O outro crime mencionado no inquérito é o de advocacia administrativa, descrito no artigo 321 do Código Penal, que estabelece ser crime alguém usar da qualidade de funcionário público para atender interesse privado, com a pena mínima de um a três meses de detenção e multa. A pena pode ser maior, caso o interesse seja identificado como ilegítimo, podendo chegar até um ano de detenção.
Segundo Sulocki, há indícios disto no comportamento do então secretário da Receita Federal, Julio Cesar Vieira Gomes, algo que ainda deve ser melhor explicado futuramente pela investigações, aponta. Gomes ordenou a Superintendência da Receita em São Paulo que ignorasse protocolos administrativos e entregasse as joias retidas em Guarulhos para um militar enviado pelo gabinete de Bolsonaro no final do governo.
A um subordinado, Júlio Cesar Vieira Gomes solicitou, por meio de um e-mail, que o pedido da Presidência para liberar as joias fosse atendido, passando por cima das etapas necessárias para a assinatura de um Ato de Destinação de Mercadoria (ADM). Outras figuras envolvidas no escândalo, e que teriam agido para tentar liberar as joias, como o ex-ministro Bento Albuquerque, também poderiam vir a se enquadrar nesse tipo penal.
— Ele (Júlio Cesar Gomes) não foi por vias normais tentar resolver isso. Então, quando escreve o "Solicito atender", sugere estar patrocinando interesse privado — aponta Sulocki, para quem ainda existem muitas lacunas a serem preenchidas no caso — Não sabemos a titulo de que essas joias foram trazidas para o Brasil.
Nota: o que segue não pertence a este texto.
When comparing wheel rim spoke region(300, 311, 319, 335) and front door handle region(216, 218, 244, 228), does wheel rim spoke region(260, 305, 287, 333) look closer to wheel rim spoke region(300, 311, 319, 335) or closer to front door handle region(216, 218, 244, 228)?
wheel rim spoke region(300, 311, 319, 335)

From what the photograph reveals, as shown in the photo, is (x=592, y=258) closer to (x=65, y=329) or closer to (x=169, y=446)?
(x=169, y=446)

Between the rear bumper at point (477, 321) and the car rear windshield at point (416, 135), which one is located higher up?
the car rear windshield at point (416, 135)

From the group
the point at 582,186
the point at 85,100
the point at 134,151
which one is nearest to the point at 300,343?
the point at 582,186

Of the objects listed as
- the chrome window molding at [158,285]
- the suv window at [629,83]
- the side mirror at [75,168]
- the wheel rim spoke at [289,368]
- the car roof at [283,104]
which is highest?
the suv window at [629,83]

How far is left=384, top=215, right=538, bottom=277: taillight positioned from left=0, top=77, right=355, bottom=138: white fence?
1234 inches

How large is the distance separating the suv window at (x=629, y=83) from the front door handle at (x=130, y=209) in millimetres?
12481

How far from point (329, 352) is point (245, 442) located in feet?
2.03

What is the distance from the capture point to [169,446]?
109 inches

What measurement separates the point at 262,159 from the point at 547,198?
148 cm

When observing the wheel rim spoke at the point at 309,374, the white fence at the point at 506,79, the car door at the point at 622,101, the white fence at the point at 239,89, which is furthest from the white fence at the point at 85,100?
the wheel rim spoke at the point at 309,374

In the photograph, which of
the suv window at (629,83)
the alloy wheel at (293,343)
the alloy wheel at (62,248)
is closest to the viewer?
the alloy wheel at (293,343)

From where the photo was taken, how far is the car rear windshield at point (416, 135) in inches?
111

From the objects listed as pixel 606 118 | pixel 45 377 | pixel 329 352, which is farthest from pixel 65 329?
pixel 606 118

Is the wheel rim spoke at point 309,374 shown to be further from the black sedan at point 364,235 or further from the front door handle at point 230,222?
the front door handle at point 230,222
Assim, por exemplo, faltaria identificar qual interesse privado que estaria sendo atendido pelas ações dos envolvidos no escândalo.
— Cada autor teria uma conduta diferenciada. Quem faz advocacia administrativa o faz no interesse de alguém, que poderia estar cometendo um crime mais grave — diz o professor de Direito da Universidade de São Paulo, Sergio Salomão Shecaira, apontando ainda para informações que faltam serem apuradas — Precisamos saber ainda dentro da cadeia de ordens, quem estaria dando a ordem primeiro.
Outros crimes
O crime de peculato também foi mencionado pelo ministro da Justiça Flávio Dino (PSB) em uma postagem no Twitter sobre o caso. Na publicação, o ex-governador do Maranhão cita ainda lavagem de dinheiro. Segundo os especialistas ouvidos pelo GLOBO, no entanto, não é possível ainda determinar a ocorrência destes dois delitos sem novas informações e eles poderão surgir caso a investigação revele novos elementos.
O crime de peculato dispõe da apropriação de "dinheiro, valor ou qualquer outro bem móvel, público ou particular" feita por funcionário público e admite tentativa. No entanto, no caso, é necessário ainda determinar exatamente se quem agiu para tentar retirar as joias o fez com o objetivo de permitir alguém de se apropriar dos bens — caso no qual poderia se configurar tentativa.
Já o crime de lavagem de dinheiro diz respeito ao ato de "ocultar ou dissimular a natureza, origem, localização, disposição, movimentação ou propriedade de bens" provenientes, direta ou indiretamente, de infração penal.
— A lavagem necessita de um crime antecedente. É muito hipotético no momento — diz Sulocki, para quem a eventual responsabilização do ex-presidente da República e da ex-primeira-dama depende do que será revelado pelas investigações. — Do ponto de vista das investigações, seria preciso encontrar indícios para ter consequências jurídicas para eles. Alguns já existem, como o fato de o ajudante de ordens da Presidência ser enviado para resgatar as joias.
Outra possibilidade investigada pela Polícia Federal é a de que o governo Bolsonaro tenha dado uma contrapartida ao governo saudita em troca das joias, como revelado pelo G1. A PF, segundo o portal, irá analisar os negócios fechados durante o governo com a Arábia Saudita em busca de vantagens fora do normal. Caso isso venha a ser confirmado, trataria-se de um caso de corrupção passiva.